**Task requirements:**
1. Write out the passage of the COVID-19 report from "Outbreaks remain at" to "deaths since Friday." without any changes.
2. According to the COVID-19 report, how many of the 89 COVID-positive inpatients are being treated for the virus?
3. Decide whether each statement agrees with the COVID-19 report. Answer yes or no, and quote the words that decide it.
(a) On Friday there were 12 COVID-19 inpatients in the ICU.
(b) Of the weekend's daily case counts, Monday's was the highest.
(c) The number of hospital workers who have tested positive rose after Friday.

**Exercise text:**
* * * * * * * * *

The number of COVID-19 positive patients in the intensive care unit in London has nearly doubled since the start of the weekend.
The London Health Sciences Centre (LHSC) said Monday that there are 21 inpatients with COVID-19 in the ICU, up from 12 on Friday. In total, the hospital network currently has 89 inpatients with the virus, an increase from 78 over the past 72 hours.
For the first time since the pandemic began, the LHSC has specified how many patients are in hospital to receive treatment for COVID-19, versus how many are there due to other ailments but also have tested positive. Of the 89 COVID positive inpatients, 68 are being treated for the virus.
There are 434 hospital workers who have tested positive for COVID-19, that is down four from Friday.
Outbreaks remain at University Hospital’s 7IP Clinical Neurosciences (wings 100, 202, 204, 210, 220-232, and 300) there are 12 confirmed patient cases and five or fewer confirmed and 20 potential staff infections. At Victoria Hospital’s Adult Psychiatric Intensive Care Unit five or fewer patients have contracted COVID-19 and there are five or fewer confirmed and nine possible employee infections.
The Middlesex London Health Unit logged 1,124 new infections and four additional deaths since Friday.
There were 223 new cases recorded on Monday, 425 new cases on Sunday, and 476 new cases on Saturday. The daily case count for Monday is the first time since December 27 single-day case numbers have been below 250. However, public health officials caution they are an underestimate of community spread due to eligibility changes that limit who can receive a test.
The area’s total case count stands at 24,300 since the pandemic began.

* * * * * * * * *

**Exercise data:**
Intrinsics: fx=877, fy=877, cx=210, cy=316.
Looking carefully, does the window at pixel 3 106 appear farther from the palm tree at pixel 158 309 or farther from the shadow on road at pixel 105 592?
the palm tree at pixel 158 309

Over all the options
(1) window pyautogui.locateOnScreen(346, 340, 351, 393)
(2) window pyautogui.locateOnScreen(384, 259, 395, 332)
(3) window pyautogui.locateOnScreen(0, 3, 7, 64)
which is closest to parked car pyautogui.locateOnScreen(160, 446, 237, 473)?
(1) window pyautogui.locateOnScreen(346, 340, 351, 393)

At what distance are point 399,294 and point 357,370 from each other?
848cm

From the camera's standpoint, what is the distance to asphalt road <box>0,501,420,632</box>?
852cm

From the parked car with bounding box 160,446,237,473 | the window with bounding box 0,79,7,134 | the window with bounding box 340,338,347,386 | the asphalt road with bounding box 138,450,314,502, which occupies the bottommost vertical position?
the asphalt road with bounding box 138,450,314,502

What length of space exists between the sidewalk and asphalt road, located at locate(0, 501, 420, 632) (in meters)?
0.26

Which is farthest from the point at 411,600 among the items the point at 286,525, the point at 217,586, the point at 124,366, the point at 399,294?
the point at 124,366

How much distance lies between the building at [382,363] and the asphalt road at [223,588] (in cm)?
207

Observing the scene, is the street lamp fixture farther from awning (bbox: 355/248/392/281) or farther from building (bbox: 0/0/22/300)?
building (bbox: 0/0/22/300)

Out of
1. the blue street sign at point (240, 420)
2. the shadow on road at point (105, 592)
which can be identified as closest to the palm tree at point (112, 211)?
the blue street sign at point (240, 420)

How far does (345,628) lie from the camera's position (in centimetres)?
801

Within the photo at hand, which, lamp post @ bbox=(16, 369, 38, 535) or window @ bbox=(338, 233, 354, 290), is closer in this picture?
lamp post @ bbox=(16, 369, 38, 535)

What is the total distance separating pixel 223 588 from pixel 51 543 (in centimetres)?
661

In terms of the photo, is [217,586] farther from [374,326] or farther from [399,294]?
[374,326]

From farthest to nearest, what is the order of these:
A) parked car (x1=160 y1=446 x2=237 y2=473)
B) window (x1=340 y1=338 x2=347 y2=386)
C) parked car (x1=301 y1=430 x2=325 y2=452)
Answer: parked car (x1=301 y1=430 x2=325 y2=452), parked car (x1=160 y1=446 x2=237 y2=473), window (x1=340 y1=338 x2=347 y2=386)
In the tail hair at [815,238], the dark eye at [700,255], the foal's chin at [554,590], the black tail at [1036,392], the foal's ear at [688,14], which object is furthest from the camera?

* * * * * * * * *

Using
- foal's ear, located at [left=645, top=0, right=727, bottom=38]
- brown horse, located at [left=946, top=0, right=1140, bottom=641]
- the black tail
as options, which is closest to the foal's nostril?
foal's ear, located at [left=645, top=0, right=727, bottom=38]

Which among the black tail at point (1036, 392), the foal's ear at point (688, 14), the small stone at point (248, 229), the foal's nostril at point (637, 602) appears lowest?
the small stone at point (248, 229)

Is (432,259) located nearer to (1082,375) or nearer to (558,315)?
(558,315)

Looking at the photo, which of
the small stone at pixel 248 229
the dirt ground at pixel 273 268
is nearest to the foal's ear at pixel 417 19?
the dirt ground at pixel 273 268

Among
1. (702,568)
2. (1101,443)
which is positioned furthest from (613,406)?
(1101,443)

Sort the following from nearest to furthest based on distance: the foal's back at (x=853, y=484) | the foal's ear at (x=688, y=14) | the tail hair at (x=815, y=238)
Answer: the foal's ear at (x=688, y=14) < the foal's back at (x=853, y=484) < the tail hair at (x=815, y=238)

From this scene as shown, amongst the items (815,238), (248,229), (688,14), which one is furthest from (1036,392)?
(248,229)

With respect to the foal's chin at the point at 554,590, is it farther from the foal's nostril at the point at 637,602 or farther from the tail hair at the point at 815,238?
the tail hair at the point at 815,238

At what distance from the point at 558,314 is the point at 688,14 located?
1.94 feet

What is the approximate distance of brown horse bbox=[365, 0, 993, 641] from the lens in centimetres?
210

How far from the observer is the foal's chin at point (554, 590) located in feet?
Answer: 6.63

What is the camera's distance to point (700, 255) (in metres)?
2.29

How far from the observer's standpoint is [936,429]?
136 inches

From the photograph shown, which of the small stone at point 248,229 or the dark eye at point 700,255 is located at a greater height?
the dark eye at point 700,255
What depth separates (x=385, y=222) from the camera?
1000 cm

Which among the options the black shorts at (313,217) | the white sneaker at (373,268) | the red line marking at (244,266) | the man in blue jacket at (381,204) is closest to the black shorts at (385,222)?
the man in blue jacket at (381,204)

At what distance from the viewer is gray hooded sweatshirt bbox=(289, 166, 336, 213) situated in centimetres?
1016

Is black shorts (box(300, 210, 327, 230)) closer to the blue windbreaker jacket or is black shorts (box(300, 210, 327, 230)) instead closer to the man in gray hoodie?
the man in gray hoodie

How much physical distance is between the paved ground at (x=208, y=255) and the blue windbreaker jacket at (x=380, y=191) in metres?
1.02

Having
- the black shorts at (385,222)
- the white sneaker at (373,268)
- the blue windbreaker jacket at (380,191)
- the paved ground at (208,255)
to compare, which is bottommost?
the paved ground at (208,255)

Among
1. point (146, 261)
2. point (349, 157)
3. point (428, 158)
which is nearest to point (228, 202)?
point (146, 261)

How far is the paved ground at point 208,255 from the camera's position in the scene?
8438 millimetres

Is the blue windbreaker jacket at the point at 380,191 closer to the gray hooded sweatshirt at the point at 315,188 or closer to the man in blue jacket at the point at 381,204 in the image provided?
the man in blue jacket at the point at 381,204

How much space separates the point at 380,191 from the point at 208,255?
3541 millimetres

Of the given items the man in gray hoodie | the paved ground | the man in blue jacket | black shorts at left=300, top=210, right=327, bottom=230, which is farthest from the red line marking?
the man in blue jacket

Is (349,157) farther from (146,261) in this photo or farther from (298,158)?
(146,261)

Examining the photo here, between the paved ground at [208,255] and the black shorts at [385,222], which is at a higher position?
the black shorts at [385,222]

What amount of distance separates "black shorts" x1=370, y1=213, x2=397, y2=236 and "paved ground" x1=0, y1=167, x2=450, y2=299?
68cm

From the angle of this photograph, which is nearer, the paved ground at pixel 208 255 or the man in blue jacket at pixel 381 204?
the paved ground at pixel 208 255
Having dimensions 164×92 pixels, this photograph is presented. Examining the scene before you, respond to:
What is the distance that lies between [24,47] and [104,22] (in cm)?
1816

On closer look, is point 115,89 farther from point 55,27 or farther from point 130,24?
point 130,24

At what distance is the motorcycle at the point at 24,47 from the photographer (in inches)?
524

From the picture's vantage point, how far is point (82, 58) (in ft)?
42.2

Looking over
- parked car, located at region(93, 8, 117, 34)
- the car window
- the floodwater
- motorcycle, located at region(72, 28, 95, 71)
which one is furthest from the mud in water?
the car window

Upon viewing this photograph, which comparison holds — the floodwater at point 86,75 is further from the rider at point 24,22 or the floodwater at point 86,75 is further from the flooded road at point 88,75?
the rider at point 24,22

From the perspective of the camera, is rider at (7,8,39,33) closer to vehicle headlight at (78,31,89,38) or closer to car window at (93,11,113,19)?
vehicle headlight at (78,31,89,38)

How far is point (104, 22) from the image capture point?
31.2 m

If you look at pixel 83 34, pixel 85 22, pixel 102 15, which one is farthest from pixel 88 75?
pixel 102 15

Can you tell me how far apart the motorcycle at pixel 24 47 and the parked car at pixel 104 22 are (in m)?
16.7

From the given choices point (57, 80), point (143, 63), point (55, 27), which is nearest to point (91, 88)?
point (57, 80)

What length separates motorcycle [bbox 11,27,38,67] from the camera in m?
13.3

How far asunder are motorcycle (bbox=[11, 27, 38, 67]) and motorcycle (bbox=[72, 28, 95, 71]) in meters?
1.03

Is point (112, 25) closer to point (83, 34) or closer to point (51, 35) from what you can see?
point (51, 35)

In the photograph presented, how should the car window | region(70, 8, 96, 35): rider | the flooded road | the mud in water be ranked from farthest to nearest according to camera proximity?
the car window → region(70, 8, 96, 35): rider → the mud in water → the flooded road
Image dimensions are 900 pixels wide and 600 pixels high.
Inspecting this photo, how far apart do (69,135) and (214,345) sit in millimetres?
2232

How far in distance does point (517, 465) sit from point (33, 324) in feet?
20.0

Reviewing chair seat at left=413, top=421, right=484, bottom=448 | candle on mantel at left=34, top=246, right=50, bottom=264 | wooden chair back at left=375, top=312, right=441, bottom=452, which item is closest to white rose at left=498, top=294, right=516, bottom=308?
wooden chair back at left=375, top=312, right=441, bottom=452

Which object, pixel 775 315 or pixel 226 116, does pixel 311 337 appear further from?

* * * * * * * * *

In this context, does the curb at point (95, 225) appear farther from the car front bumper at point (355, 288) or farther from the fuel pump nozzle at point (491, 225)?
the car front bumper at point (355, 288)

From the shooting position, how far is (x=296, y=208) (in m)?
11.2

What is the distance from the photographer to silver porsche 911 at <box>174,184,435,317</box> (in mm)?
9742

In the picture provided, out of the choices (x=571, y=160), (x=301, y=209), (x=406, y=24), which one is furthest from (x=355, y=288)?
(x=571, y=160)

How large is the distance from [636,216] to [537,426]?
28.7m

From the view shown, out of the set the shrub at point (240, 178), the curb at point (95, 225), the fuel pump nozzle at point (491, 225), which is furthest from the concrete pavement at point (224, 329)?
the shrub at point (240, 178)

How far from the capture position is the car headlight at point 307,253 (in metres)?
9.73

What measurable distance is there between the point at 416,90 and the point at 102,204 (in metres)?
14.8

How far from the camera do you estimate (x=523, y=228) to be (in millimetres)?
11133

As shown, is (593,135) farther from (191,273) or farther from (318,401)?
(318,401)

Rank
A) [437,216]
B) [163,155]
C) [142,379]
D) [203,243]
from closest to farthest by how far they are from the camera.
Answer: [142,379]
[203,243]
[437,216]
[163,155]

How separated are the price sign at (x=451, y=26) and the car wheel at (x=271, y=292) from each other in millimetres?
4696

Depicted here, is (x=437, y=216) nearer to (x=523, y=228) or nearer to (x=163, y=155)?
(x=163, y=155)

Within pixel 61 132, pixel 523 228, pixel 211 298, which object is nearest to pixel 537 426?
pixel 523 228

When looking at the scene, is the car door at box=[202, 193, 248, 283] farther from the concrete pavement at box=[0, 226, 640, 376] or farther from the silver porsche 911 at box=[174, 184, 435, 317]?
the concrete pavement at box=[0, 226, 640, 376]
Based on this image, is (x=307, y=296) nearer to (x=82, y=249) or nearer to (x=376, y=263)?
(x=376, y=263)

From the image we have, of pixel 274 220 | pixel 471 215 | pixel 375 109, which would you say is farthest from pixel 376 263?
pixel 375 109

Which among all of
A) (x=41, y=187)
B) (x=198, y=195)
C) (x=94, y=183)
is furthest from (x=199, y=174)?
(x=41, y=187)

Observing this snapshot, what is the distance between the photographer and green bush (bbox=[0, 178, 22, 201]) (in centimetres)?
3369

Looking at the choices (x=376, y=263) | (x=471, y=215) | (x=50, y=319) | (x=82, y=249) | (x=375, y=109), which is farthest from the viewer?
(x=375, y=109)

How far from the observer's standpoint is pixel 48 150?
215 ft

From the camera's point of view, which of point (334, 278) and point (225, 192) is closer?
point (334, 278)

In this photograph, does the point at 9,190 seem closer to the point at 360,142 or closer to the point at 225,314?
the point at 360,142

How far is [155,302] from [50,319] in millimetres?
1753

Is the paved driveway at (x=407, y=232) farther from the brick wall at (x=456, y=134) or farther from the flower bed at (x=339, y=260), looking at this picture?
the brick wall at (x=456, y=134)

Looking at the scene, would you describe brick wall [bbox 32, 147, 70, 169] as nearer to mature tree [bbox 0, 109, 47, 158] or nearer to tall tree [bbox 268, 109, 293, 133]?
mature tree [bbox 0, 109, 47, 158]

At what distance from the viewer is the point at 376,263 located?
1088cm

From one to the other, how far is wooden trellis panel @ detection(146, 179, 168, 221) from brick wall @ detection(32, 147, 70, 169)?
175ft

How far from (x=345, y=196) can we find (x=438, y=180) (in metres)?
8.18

* * * * * * * * *

**Numbered answers:**
1.
Outbreaks remain at University Hospital’s 7IP Clinical Neurosciences (wings 100, 202, 204, 210, 220-232, and 300) there are 12 confirmed patient cases and five or fewer confirmed and 20 potential staff infections. At Victoria Hospital’s Adult Psychiatric Intensive Care Unit five or fewer patients have contracted COVID-19 and there are five or fewer confirmed and nine possible employee infections.
The Middlesex London Health Unit logged 1,124 new infections and four additional deaths since Friday.

2. 68 of them are being treated for the virus.

3.
(a) Yes: "there are 21 inpatients with COVID-19 in the ICU, up from 12 on Friday"
(b) No: "There were 223 new cases recorded on Monday, 425 new cases on Sunday, and 476 new cases on Saturday."
(c) No: "There are 434 hospital workers who have tested positive for COVID-19, that is down four from Friday."